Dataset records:
=======
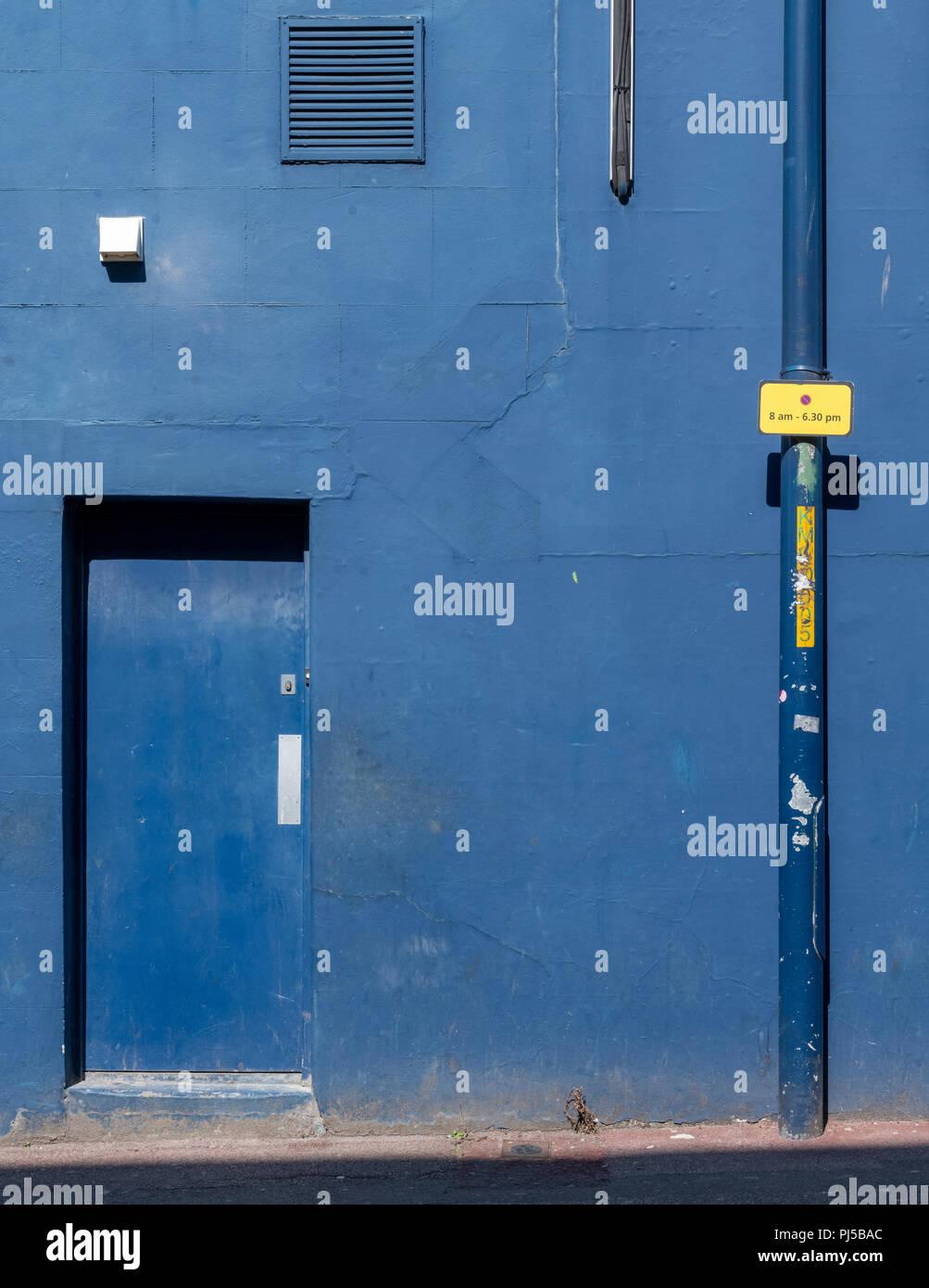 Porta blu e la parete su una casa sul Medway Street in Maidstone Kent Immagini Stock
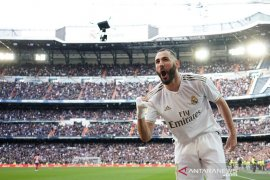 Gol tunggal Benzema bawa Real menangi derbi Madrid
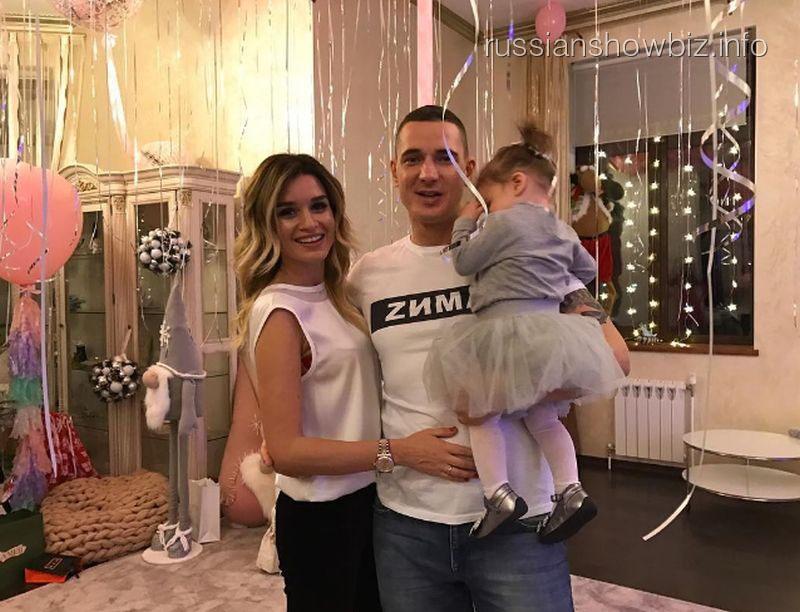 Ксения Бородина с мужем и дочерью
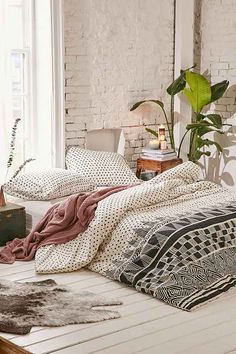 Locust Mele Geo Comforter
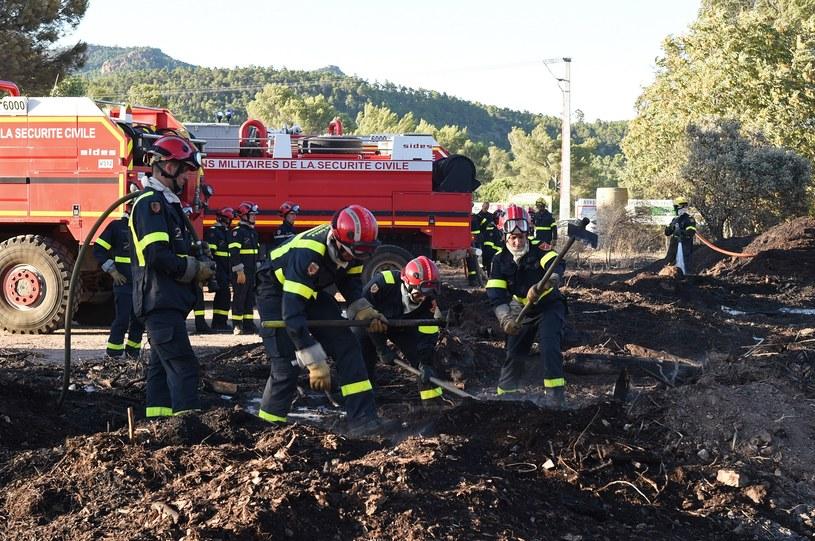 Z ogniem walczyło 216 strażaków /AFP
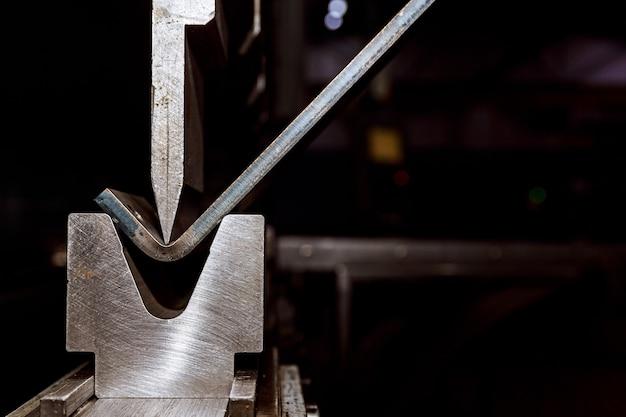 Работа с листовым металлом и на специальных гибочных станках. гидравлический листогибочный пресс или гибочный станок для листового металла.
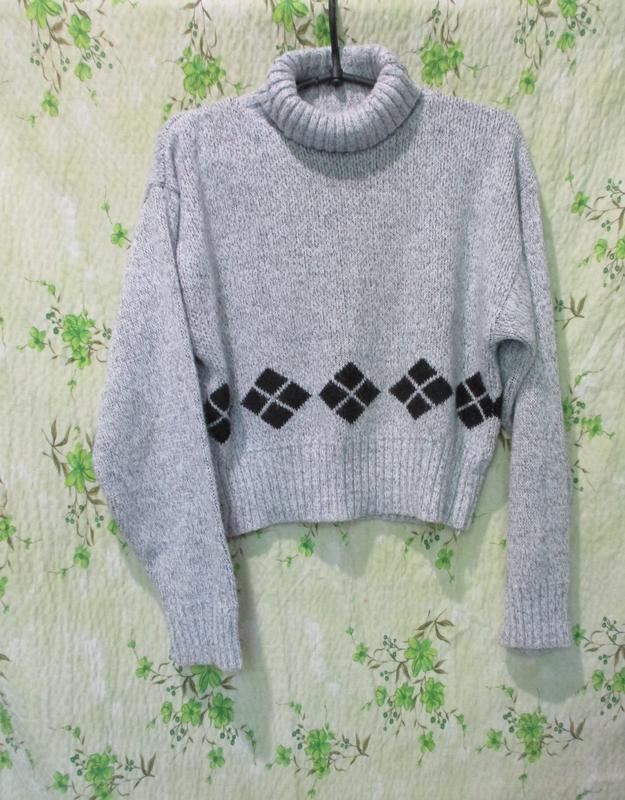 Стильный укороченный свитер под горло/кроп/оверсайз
=======
Every record above must reappear exactly in the answer, minus its pictures.

#### Your solution
 Porta blu e la parete su una casa sul Medway Street in Maidstone Kent Immagini Stock
 Gol tunggal Benzema bawa Real menangi derbi Madrid
 Ксения Бородина с мужем и дочерью
 Locust Mele Geo Comforter
 Z ogniem walczyło 216 strażaków /AFP
 Работа с листовым металлом и на специальных гибочных станках. гидравлический листогибочный пресс или гибочный станок для листового металла.
 Стильный укороченный свитер под горло/кроп/оверсайз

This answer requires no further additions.